[Your objective] Reproduce every one of the entries below verbatim, keeping each character unchanged.

[Stored records]
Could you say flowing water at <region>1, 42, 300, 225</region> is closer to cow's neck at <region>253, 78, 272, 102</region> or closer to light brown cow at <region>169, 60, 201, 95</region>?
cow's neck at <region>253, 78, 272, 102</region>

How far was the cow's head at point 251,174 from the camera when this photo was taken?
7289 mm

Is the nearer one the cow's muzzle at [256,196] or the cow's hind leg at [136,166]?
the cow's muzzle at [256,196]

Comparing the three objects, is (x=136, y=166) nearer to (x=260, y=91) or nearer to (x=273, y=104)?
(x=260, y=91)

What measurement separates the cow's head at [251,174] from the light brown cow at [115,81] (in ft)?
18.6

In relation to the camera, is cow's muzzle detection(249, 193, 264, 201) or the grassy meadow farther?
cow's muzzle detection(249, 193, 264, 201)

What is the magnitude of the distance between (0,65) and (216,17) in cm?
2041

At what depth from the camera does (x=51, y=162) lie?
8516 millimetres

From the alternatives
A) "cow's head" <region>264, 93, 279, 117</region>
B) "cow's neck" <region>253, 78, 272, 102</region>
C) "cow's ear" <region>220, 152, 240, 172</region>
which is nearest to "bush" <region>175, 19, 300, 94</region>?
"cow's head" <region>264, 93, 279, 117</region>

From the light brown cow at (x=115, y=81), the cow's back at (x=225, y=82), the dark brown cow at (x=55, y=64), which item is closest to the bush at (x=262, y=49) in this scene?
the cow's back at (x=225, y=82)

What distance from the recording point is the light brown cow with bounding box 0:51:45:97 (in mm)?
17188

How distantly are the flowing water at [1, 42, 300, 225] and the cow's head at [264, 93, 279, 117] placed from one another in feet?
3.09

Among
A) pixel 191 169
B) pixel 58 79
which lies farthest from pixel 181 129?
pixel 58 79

[The reply]
Could you say flowing water at <region>1, 42, 300, 225</region> is closer to cow's neck at <region>253, 78, 272, 102</region> or closer to light brown cow at <region>169, 60, 201, 95</region>?
cow's neck at <region>253, 78, 272, 102</region>

How far was the cow's head at point 251,174 from the camera when this photo was taken?
7289 mm

Is the nearer one the cow's muzzle at [256,196] or the cow's hind leg at [136,166]?
the cow's muzzle at [256,196]

Comparing the three objects, is (x=136, y=166) nearer to (x=260, y=91) or nearer to (x=273, y=104)?
(x=260, y=91)

What measurement separates the cow's head at [251,174] from the light brown cow at [115,81] (in ft)?
18.6

In relation to the camera, is cow's muzzle detection(249, 193, 264, 201) or the grassy meadow farther?
cow's muzzle detection(249, 193, 264, 201)

What is the magnitude of the distance between (0,65) and (216,17) in cm?
2041

At what depth from the camera does (x=51, y=162) lie?
8516 millimetres

From the alternatives
A) "cow's head" <region>264, 93, 279, 117</region>
B) "cow's neck" <region>253, 78, 272, 102</region>
C) "cow's ear" <region>220, 152, 240, 172</region>
which is nearest to "bush" <region>175, 19, 300, 94</region>?
"cow's head" <region>264, 93, 279, 117</region>

From the light brown cow at (x=115, y=81), the cow's back at (x=225, y=82), the dark brown cow at (x=55, y=64), which item is closest to the bush at (x=262, y=49) in this scene?
the cow's back at (x=225, y=82)

What distance from the recording point is the light brown cow with bounding box 0:51:45:97 (in mm)?
17188

How distantly are the flowing water at [1, 42, 300, 225] and the cow's head at [264, 93, 279, 117] placed from one another in feet?
3.09

Among
A) pixel 191 169
B) pixel 58 79
which lies farthest from pixel 181 129?
pixel 58 79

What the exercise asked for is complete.